Hammacher Schlemmer’s Landmark Store Offers a Fresh Look at Innovation

Hammacher New York Store InvitationOn Wednesday, November 20th, 2013, Hammacher Schlemmer will unveil its newly renovated landmark store in downtown Manhattan. The reimagined space features updated lighting, modernized display cases, and a new floor made of solid stone and hardwoods, providing an exceptional environment in which visitors can examine in person the innovative, problem-solving products for which it has become known for over 165 years.

Hailed in more recent years by The New York Times as a “renowned purveyor of bizarre gadgetry and elegant gifts”, “a mind-boggling treasure house of esoteric items” by the San Francisco Chronicle and Examiner, and “the darling of potentates and all manner of celebrities” by Town & Country, Hammacher Schlemmer began as a hardware store in New York’s Bowery district in 1848—a full 13 years before the Civil War began.

It quickly gained a reputation for offering some of the best tools to be found in the city.

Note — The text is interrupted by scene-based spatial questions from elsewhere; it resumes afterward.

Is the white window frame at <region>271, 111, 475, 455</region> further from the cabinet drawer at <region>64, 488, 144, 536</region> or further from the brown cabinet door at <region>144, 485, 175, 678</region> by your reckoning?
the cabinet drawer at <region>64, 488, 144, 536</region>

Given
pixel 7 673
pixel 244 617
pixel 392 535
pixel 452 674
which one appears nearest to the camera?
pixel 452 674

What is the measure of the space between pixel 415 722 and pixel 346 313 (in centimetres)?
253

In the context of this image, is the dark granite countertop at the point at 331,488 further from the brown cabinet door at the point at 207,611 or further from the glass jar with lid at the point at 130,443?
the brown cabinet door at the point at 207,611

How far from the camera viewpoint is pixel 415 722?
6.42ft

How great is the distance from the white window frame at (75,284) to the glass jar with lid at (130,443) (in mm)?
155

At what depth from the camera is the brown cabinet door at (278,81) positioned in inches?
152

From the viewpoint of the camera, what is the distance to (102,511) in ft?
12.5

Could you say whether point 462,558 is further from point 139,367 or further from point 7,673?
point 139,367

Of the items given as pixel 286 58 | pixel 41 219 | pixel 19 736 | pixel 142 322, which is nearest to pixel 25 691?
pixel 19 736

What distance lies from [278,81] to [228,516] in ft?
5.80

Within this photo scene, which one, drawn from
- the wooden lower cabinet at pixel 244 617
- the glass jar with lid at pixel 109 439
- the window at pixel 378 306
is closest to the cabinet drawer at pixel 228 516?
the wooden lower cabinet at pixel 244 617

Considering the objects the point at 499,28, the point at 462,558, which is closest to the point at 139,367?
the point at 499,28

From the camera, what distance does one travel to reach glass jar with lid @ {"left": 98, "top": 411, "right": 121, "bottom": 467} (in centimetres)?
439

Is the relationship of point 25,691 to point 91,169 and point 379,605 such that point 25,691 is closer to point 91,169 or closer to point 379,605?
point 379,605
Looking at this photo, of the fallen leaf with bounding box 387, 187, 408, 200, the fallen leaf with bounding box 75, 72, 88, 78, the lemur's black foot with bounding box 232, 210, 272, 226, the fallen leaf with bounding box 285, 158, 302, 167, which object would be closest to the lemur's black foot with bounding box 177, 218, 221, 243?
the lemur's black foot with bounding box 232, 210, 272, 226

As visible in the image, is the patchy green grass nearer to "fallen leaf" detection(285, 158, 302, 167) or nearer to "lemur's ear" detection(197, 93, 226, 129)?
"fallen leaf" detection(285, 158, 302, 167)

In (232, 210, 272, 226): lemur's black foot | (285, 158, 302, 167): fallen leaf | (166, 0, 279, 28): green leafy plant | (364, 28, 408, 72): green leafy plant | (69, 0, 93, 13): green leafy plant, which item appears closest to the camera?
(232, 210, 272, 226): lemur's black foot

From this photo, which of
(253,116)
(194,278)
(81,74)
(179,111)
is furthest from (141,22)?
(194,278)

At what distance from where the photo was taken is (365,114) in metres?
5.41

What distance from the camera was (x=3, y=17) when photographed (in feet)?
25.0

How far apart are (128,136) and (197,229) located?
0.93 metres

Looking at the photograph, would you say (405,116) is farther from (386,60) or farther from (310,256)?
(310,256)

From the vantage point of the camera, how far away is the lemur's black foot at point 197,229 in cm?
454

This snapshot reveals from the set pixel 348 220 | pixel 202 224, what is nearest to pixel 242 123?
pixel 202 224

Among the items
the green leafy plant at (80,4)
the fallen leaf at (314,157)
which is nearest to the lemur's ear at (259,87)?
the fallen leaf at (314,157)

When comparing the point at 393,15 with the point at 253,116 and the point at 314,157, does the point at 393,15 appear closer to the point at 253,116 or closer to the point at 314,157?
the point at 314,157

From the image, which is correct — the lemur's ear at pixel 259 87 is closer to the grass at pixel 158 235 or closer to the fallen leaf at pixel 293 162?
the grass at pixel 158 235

If an industrious mid-19th century New York craftsman needed a mortise gauge, saw bummer, or plumb bob, he sought it from Hammacher Schlemmer either in-person or by phone—in 1876, the store was listed among the initial 271 original subscribers to the New York City Bell Telephone directory.

A natural result of its burgeoning business, the company published its first catalog in 1881. Now the industrious craftsman could send for a hard-to-find tool not commonly found elsewhere. In 1896, it became one of the first retail stores to install electric lights. In 1902, when there were only 600 “horseless” carriages in New York City, the company opened the first auto parts department. Perhaps the greatest compliment to its reputation was provided in 1916, when Czar Nicholas II sent for one of every item in the store for use as manufacturing masters in anticipation of the Bolshevik Revolution.

To accommodate a growing assortment of products, the original store moved locations within Manhattan, finally arriving at its present location at 147 E. 57th Street in 1926.

During the 1930s and 1940s, the name Hammacher Schlemmer became synonymous with innovation. It introduced the first pop-up toaster (1930), electric razor (1934), and steam iron (1948), followed in later decades by the first electric can opener (1956), microwave oven (1968), and telephone answering machine (1968).

Visitors to the store in those days browsed among velvet-lined display cases after a greeting from doormen donned in tailcoats, the early manifestations of a fine shopping experience and superior customer service legacy that can be encountered today. Such an experience has compelled heads of state, royalty, stars of stage and screen, and captains of industry to visit the store to investigate its innovations. In addition to visits by those bearing the well-known names Vanderbilt, Morgan, and Rockefeller, F.D. Roosevelt favored kitchen equipment while J.F. Kennedy purchased an electric bed. The Beatles purchased as gifts hundreds of The Nothing Box—a sealed box with colored bulbs that flashed in a random sequence. Alfred Hitchcock purchased steak knives for use in his film Torn Curtain.

More recent innovations include the first automatic coffee maker (1973), cordless telephone (1975), pocket television (1983), portable DVD player (1998), TV wristwatch (2003), and the slide-to-digital picture converter (2007).

Although perceived by many over the last 16 decades as the store to find intriguing gadgets, Hammacher Schlemmer has always viewed its offerings as functional problem solvers-——it has always believed that the unusual should be exceptional, and the exceptional should be the norm.